Hi all, I'm looking to adopt out my Sealpoint Siamese variberk female, Garnet. She's approx 5 months old, though I don't have an exact birthdate because I rescued her from a local pet store. She's completely healthy now, despite having had quite the severe case of ringworm when I got her. She's also been treated with Ivermectin twice for mites & will be having a 3rd dose shortly (the next few days) just to make sure she's clear (she's never had them, just doing it in case). She's also very social and enjoys climbing into your lap if you sitting down with her when she's got floor time. She's also shiny & SUPER soft/silky, though I'm not sure if it's because she has "baby fur" or not. She will come with her 20 gal long tank (w/cover) with a large, edible "Snak Shack", metal potty bowl, a nearly new 12.5L pkg of CareFresh Colors pet bedding, a Super Pet 6 oz glass water bottle (w/Oasis metal bottle holder/chew guard) & extra towels that I use to line her cage. There won't be an adoption fee to an established forum member.

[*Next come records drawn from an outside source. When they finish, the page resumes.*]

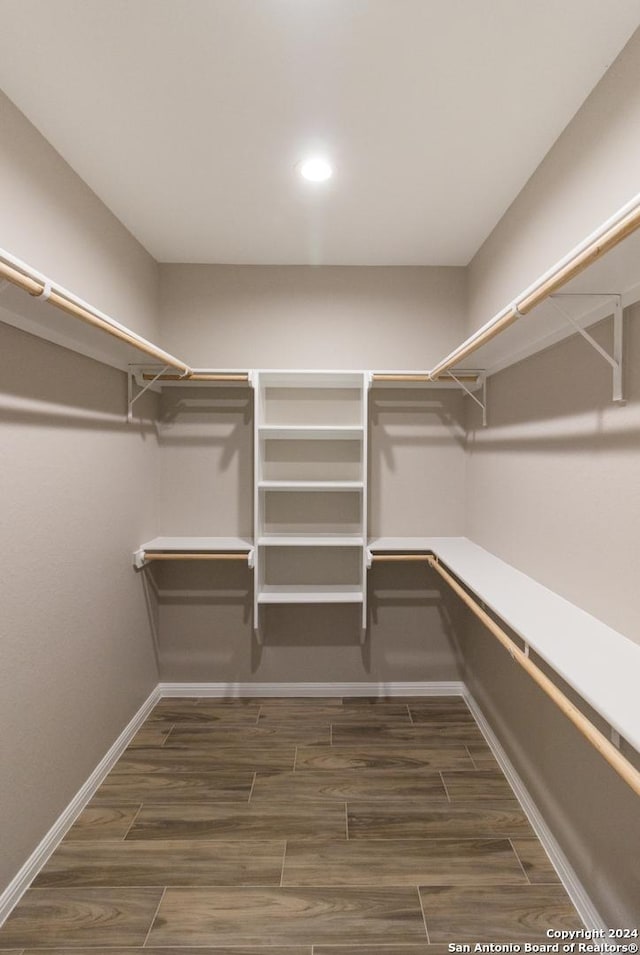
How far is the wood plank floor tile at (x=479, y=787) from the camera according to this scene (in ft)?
6.91

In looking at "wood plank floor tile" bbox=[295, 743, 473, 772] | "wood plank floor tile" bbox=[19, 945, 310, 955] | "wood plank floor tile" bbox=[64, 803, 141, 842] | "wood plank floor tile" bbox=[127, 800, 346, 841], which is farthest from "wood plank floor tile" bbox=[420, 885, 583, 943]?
"wood plank floor tile" bbox=[64, 803, 141, 842]

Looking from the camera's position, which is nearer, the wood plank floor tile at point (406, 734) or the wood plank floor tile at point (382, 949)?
the wood plank floor tile at point (382, 949)

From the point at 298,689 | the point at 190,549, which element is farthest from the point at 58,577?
the point at 298,689

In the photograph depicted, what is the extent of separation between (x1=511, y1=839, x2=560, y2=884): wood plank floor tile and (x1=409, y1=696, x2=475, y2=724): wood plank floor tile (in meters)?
0.87

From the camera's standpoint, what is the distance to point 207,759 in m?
2.39

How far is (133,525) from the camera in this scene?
262 centimetres

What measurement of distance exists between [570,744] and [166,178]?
8.49 feet

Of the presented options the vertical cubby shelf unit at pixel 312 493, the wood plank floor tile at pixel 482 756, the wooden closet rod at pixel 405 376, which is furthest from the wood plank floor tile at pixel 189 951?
the wooden closet rod at pixel 405 376

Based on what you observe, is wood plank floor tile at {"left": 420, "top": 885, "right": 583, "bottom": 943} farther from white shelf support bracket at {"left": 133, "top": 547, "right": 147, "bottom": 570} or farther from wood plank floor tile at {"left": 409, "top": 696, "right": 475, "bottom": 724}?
white shelf support bracket at {"left": 133, "top": 547, "right": 147, "bottom": 570}

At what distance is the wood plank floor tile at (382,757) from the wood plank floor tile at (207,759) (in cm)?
10

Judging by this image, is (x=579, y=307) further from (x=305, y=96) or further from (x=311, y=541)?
(x=311, y=541)

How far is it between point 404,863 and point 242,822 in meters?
0.63

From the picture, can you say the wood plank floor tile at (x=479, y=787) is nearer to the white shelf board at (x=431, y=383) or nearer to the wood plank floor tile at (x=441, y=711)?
the wood plank floor tile at (x=441, y=711)

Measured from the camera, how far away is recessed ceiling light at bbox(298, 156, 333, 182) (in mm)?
1956
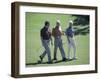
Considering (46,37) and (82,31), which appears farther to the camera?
(82,31)

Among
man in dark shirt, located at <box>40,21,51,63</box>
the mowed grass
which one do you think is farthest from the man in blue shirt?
man in dark shirt, located at <box>40,21,51,63</box>

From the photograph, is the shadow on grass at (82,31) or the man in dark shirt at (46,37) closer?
the man in dark shirt at (46,37)

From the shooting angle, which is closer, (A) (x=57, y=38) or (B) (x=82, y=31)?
(A) (x=57, y=38)

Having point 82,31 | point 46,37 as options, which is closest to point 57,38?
point 46,37

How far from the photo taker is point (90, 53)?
2027 millimetres

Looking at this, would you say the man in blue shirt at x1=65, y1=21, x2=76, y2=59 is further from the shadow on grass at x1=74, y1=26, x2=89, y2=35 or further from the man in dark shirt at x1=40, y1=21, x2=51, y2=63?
the man in dark shirt at x1=40, y1=21, x2=51, y2=63

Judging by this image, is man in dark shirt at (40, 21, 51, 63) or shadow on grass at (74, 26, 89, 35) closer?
man in dark shirt at (40, 21, 51, 63)

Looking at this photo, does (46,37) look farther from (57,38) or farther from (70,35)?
(70,35)

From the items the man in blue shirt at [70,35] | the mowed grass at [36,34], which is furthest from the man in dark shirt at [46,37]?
the man in blue shirt at [70,35]

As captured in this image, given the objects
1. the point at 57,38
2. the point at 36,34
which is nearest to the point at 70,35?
the point at 57,38

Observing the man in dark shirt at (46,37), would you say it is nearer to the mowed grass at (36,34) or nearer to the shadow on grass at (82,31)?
the mowed grass at (36,34)

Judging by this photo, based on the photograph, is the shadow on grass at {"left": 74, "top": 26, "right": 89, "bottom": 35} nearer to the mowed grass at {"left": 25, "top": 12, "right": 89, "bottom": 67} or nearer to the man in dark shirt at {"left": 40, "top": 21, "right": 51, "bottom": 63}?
the mowed grass at {"left": 25, "top": 12, "right": 89, "bottom": 67}

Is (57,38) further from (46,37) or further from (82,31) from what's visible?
(82,31)

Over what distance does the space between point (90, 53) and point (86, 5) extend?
40 cm
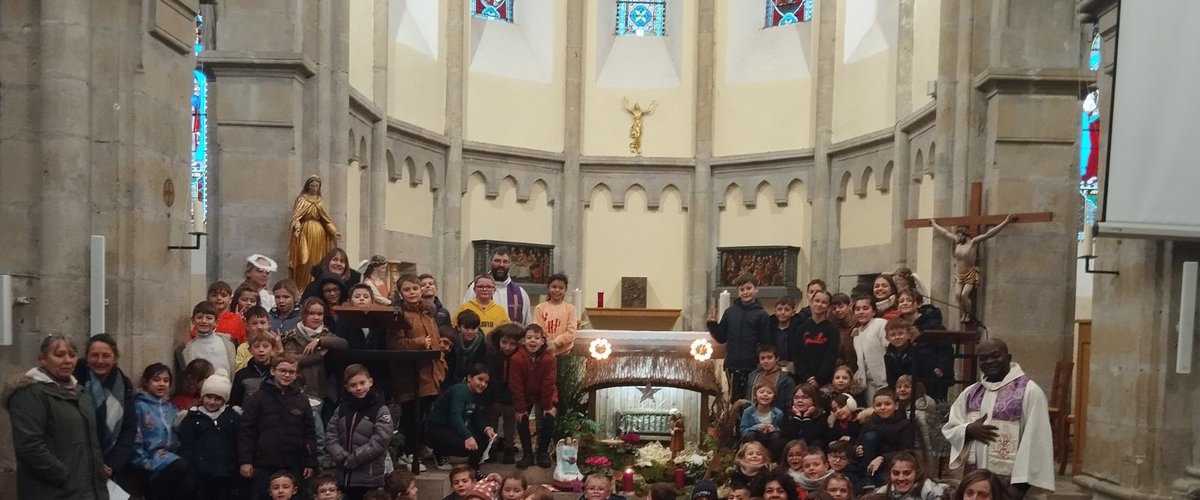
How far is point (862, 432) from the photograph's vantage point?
7852mm

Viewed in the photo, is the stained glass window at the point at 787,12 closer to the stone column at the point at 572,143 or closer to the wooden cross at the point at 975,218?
the stone column at the point at 572,143

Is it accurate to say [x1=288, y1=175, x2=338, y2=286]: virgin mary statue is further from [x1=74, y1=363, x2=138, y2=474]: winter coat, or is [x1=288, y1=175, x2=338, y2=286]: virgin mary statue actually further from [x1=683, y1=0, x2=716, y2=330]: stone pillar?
[x1=683, y1=0, x2=716, y2=330]: stone pillar

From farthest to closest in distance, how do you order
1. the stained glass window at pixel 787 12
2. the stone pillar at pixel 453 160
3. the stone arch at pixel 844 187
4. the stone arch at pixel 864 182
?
the stained glass window at pixel 787 12, the stone arch at pixel 844 187, the stone pillar at pixel 453 160, the stone arch at pixel 864 182

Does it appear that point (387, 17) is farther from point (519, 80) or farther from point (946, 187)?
point (946, 187)

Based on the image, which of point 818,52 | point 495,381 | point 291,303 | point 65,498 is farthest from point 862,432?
point 818,52

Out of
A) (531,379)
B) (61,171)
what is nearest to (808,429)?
(531,379)

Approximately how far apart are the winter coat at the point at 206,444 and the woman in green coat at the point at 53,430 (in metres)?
0.76

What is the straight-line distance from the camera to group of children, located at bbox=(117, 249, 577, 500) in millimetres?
6980

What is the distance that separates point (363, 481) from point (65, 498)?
73.8 inches

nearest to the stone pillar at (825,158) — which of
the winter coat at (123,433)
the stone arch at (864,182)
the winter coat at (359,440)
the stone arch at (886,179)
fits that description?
the stone arch at (864,182)

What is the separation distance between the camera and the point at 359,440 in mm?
7457

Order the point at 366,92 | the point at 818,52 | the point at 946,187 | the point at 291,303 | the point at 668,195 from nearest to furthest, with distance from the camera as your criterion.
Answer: the point at 291,303 → the point at 946,187 → the point at 366,92 → the point at 818,52 → the point at 668,195

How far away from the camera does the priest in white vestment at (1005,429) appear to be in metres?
6.77

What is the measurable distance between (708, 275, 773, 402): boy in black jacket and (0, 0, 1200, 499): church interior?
41.1 inches
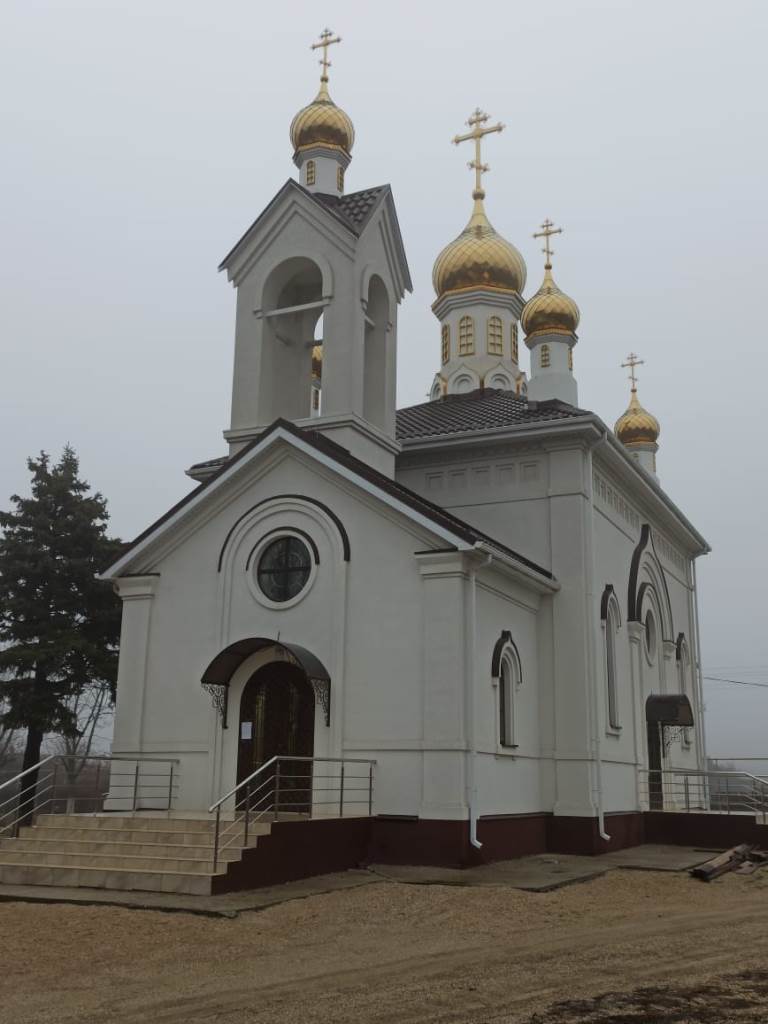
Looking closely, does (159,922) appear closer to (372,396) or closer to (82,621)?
(372,396)

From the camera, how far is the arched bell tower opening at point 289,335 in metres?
18.0

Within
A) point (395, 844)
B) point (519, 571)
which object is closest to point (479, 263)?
point (519, 571)

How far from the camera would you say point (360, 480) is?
1505 centimetres

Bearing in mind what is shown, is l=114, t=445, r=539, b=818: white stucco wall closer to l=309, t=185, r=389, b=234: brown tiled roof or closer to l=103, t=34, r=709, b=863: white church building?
l=103, t=34, r=709, b=863: white church building

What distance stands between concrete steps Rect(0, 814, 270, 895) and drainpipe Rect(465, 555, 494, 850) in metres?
2.83

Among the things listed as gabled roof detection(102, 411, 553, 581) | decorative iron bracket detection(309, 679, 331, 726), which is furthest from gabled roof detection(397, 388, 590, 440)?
decorative iron bracket detection(309, 679, 331, 726)

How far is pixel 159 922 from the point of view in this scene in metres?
9.78

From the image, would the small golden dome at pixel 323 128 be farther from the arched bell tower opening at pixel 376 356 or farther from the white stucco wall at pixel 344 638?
the white stucco wall at pixel 344 638

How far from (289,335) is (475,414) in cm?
365

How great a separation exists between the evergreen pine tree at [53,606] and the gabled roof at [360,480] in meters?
9.56

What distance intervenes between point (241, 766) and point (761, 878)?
7.00 metres

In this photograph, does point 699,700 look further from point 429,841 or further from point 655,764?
point 429,841

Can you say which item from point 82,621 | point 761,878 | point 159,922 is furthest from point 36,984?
point 82,621

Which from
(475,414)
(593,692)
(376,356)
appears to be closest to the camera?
(593,692)
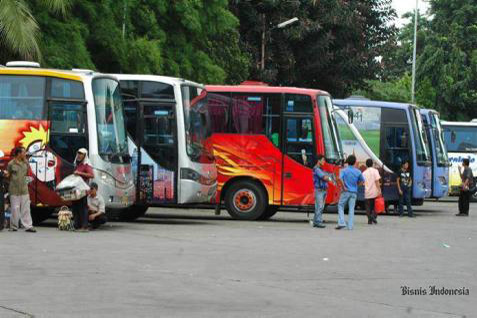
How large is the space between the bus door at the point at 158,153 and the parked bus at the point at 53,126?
2308mm

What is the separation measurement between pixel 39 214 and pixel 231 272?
10.4m

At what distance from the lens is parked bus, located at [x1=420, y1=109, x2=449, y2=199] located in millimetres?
35969

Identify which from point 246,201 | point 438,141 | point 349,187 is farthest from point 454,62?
point 349,187

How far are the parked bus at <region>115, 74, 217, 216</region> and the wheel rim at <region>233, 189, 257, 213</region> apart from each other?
1807 mm

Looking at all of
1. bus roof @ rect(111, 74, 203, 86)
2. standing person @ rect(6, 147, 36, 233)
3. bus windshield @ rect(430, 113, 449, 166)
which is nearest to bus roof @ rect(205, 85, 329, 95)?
bus roof @ rect(111, 74, 203, 86)

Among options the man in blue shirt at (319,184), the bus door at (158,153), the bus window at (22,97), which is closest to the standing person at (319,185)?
the man in blue shirt at (319,184)

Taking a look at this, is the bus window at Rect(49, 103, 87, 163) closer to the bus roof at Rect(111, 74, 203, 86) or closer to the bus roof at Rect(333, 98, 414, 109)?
the bus roof at Rect(111, 74, 203, 86)

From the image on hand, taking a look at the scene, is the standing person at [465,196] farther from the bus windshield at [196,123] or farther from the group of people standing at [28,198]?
the group of people standing at [28,198]

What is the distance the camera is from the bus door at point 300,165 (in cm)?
2812

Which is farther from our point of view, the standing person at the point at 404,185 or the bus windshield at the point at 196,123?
the standing person at the point at 404,185

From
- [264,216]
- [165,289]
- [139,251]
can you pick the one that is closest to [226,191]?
[264,216]

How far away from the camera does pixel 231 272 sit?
50.0 feet

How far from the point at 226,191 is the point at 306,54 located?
25.6 metres

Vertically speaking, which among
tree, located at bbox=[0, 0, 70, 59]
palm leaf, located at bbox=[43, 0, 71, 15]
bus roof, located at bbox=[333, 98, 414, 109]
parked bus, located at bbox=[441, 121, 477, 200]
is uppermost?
palm leaf, located at bbox=[43, 0, 71, 15]
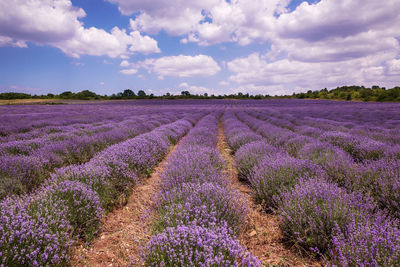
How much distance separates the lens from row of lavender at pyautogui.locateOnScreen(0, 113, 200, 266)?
1.61 meters

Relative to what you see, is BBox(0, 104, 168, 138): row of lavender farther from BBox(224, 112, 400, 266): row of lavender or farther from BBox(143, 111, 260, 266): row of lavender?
BBox(224, 112, 400, 266): row of lavender

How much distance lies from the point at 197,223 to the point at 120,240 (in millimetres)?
1064

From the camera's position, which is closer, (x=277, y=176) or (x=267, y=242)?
(x=267, y=242)

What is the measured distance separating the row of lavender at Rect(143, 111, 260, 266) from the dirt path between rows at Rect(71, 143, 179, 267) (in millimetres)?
225

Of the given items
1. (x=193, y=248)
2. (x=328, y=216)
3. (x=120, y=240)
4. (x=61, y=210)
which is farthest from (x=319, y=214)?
(x=61, y=210)

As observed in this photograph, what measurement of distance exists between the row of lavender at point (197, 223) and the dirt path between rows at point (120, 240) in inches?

I honestly don't want to adopt her out at all, but my fiance is being transferred to Texas in July. We're driving the entire way (at least 34 hrs), then going to be staying in his brother's travel trailer until we find our own place. I just don't think it's fair for her to have to deal with all of the changes. I'm sure she'd also be much happier with a new friend or as part of a mischief. I didn't think I'd care so much for a little rodent, but she's got so much personality!


----------



## ratatattat (Aug 31, 2012)

Awww i would take her if I was a little closer. I am in Idaho though. Good luck.

Sent from Petguide.com Free App


----------



## socal_sarah (Mar 5, 2013)

Lol, we may actually have to drive through ID on the way down. Where are you at?


----------